Ini Alasan Menteri Susi Larang Tangkap Kepiting dan Lobster Bertelur

Ini Alasan Menteri Susi Larang Tangkap Kepiting dan Lobster Bertelur

- detikFinance
Senin, 19 Jan 2015 16:28 WIB
Ini Alasan Menteri Susi Larang Tangkap Kepiting dan Lobster Bertelur
Jakarta - Menteri Kelautan dan Perikanan Susi Pudjiastuti telah mengeluarkan larangan penangkapan lobster, kepiting, dan rajungan dalam keadaan bertelur dan yang masih di bawah 200 gram.

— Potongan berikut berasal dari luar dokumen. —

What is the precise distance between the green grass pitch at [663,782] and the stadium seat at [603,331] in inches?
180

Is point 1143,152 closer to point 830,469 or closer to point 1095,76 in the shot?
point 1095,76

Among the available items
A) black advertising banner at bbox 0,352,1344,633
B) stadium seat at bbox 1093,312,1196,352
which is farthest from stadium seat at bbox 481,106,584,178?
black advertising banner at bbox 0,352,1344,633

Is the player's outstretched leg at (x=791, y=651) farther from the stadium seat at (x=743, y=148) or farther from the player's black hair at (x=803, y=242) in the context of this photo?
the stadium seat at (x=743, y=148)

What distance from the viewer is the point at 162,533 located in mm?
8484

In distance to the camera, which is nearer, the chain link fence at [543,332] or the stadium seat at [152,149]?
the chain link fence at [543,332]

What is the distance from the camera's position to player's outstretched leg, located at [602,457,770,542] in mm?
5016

Aturan tersebut tertuang pada Peraturan Menteri Kelautan dan Perikanan (Permen KP) No 1/2015 dan berlaku mulai awal 2015.

Menteri Susi kembali mengungkapkan alasannya soal kebijakan tersebut, saat ditemui di Istana Negara, Jakarta, Senin (19/1/2015). "Kalau yang bertelur nggak dilarang (ditangkap) lama-lama habis," katanya.

Selain itu, Susi beralasan larangan penangkapan untuk lobster, kepiting, dan rajungan di bawah 200 gram agar ada nilai tambah yang lebih bear di laut Indonesia. Selama ini ekspor lobster, kepiting, dan rajungan ukuran 20-50 gram setiap tahunnya bisa mencapai 5 juta ekor ke Vietnam.

SCROLL TO CONTINUE WITH CONTENT

Ia mencontohkan kepiting ukuran 500 gram dalam kondisi bertelur harganya hanya Rp 100.000. Namun bila kepiting itu dibiarkan alias tak ditangkap maka akan banyak potensi yang bisa didapat. Menurutnya dari satu ekor kepiting bertelur, bila dibiarkan bertelur dan besar di alam, maka akan menghasilan 5.000 kali atau setara dengan 5 ton kepiting.

"Kalau itu dibiarkan di laut, jadi 300 gram, yang sekilo isi 40 jadi berapa puluh kilo," katanya.

Susi mengungkapkan saat ini faktanya tangkapan lobter, kepiting, dan rajungan sudah semakin sulit. Ia berharap para nelayan bisa menyadari alasan kebijakannya, demi keberlanjutan populasi kepiting, lobster, dan rajungan.

"Coba bayangkan kalau kambing betina hamil, terus disembelih terus mau nambah apa kambingnya. Emang berat, tapi toh lobster itu nggak akan ke Australia kan. Diam aja di situ. Nggak kemana-mana. Apa harus dikasih makan di laut, kan nggak," katanya.

Susi menegaskan bahwa pihaknya tak melarang bisnis lobster dan kepiting. Namun yang dilarang adalah yang bertelur agar tak diperjualbelikan.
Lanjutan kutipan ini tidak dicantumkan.